In its attempt to homogenise the past, the gypsy tells us, the discourse of history obtains an arrogant conceitedness. But in reality, the artifacts that record the past are merely survivors. There are many more relics which could have changed the narrative of history. This is similar to Benjamin's "Theses on the Philosophy of History" when he argues that "nothing that has ever happened should be regarded as lost for history. [...] Only for a redeemed mankind has its past become citable in all its moments". Benjamin resists the notion of a neutral history.
The forgotten artifacts of the past – that is, the relics which failed to survive – have been silenced by their ruling oppressors. What is understood as history is simply one of a number of variations. Something – or, more likely, someone – has won. As Howard Caygill writes, Benjamin's "Theses" "destroys [...] the lustre of completeness that attends the past". Benjamin argues against the historicist view of inexorable progress, preferring instead a subjective interpretation of history. He writes, "[t]here is no document of civilization which is not at the same time a document of barbarism. [...] A historical materialist [...] regards it as his task to brush history against the grain". This task was implemented in his Arcades Project, which showed the importance of multivocality and montage in the appreciation of an object – in that case, the arcades of Paris.

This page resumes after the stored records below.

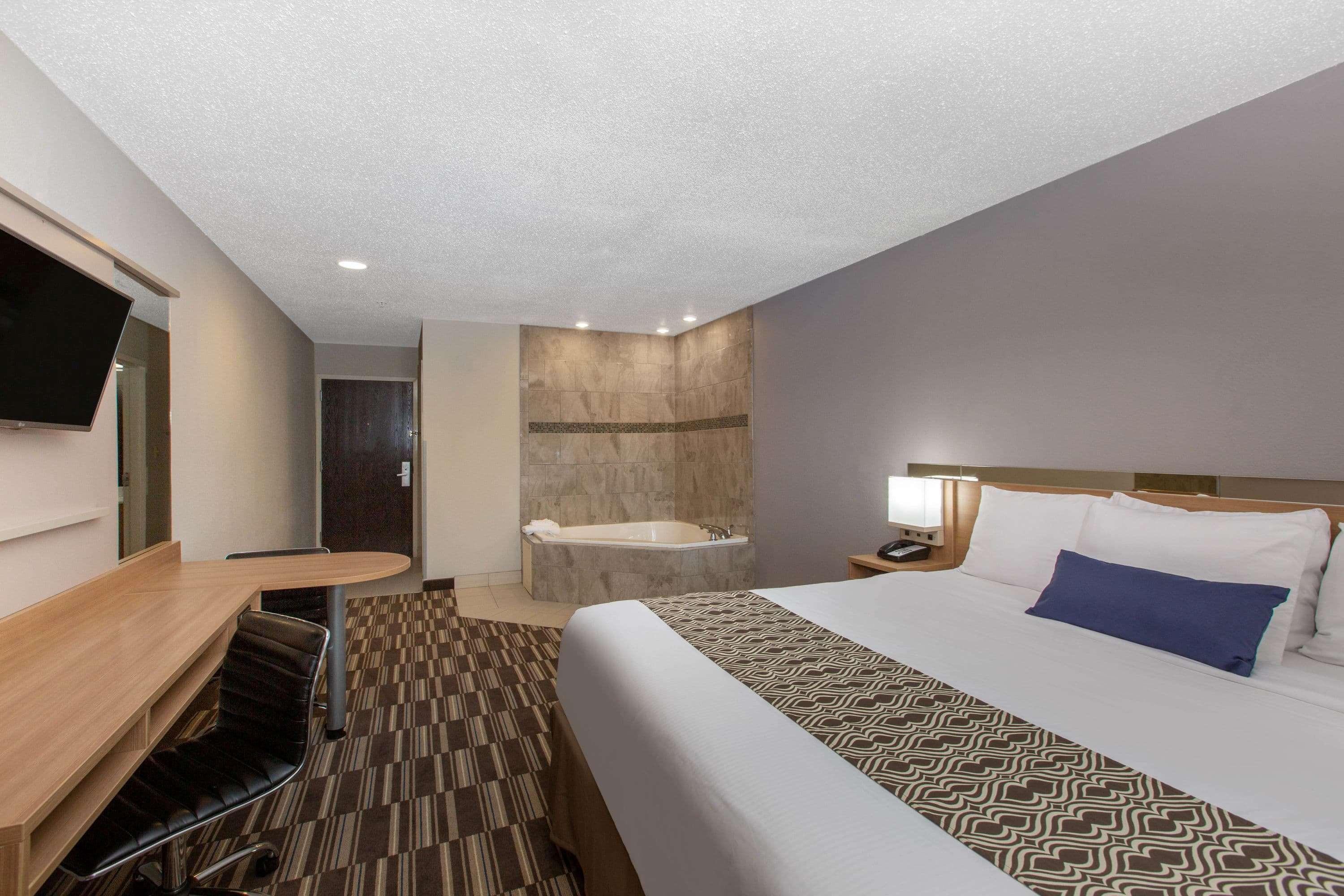 Microtel Inn & Suites By Wyndham Augusta/Riverwatch Extérieur photo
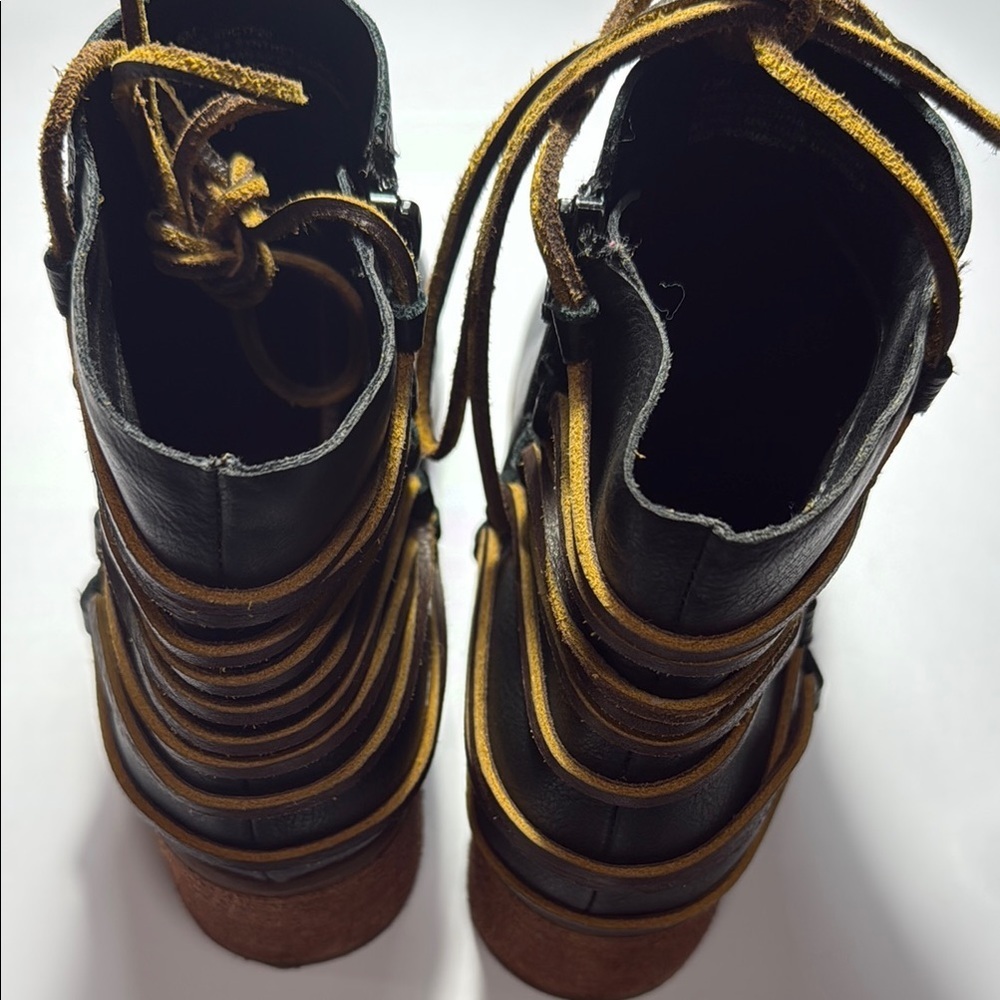 Korks Black Women's Ankle Boots Size 7.5M - Picture 3 of 12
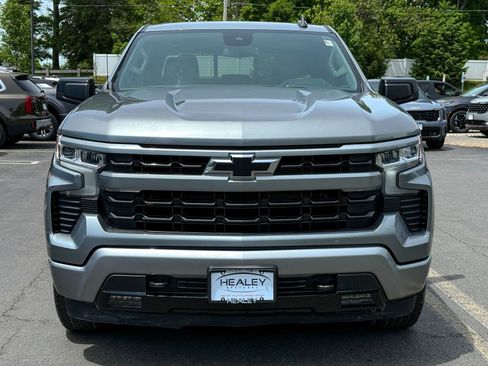 Used 2023 Chevrolet Silverado 1500 RST AWD/4WD image 2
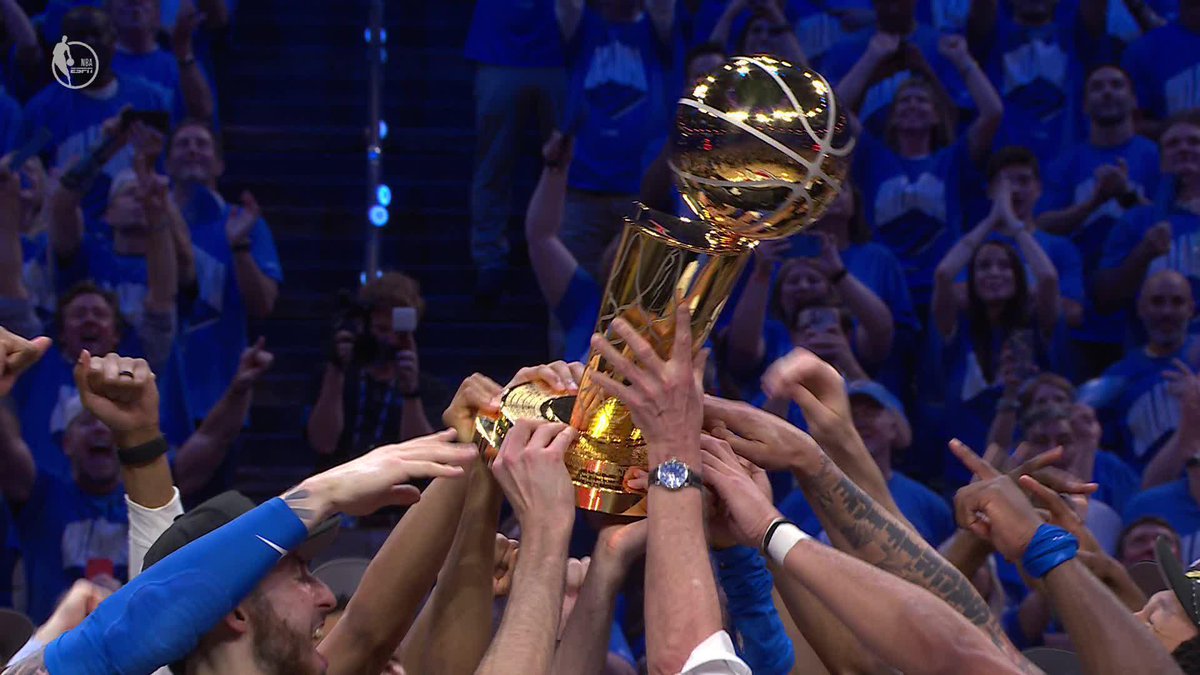 CHANTS FOR OKC RING OUT AS THEY HOIST THE LARRY O'BRIEN TROPHY FOR THE FIRST TIME 🏆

This radical interpretation of an object, idea, or, for our purposes, history, resists "homogenous, empty time". A homogeneous perspective regards history as unidirectional, unilinear, singular, and a true narrative of past events. In contrast fiction is considered a made-up narrative of events. In McCarthy's work, like Benjamin, the heterogeneous voice is not restrained: fiction is not subordinate to history but rather embedded in history, as is history embedded in fiction. The second (false) airplane is invested with as much reality as the 'true' airplane. Indeed, the most important object of the gypsy's story, the body of the pilot, floats down the Papigochic River after a tumultuous flood. In this description, then, truth becomes an unstable artifact of narrative.
For McCarthy, history is not so different from fiction except that it pretends a conceited truth. In contrast, fiction's unreality contains a timeless authenticity – just as the gypsy's story may be untrue but is still worth telling for the ageless insight it bequeaths to its listeners about their humanity. Either way, The Crossing seems to tell us that storytelling is fundamental to human civilisation.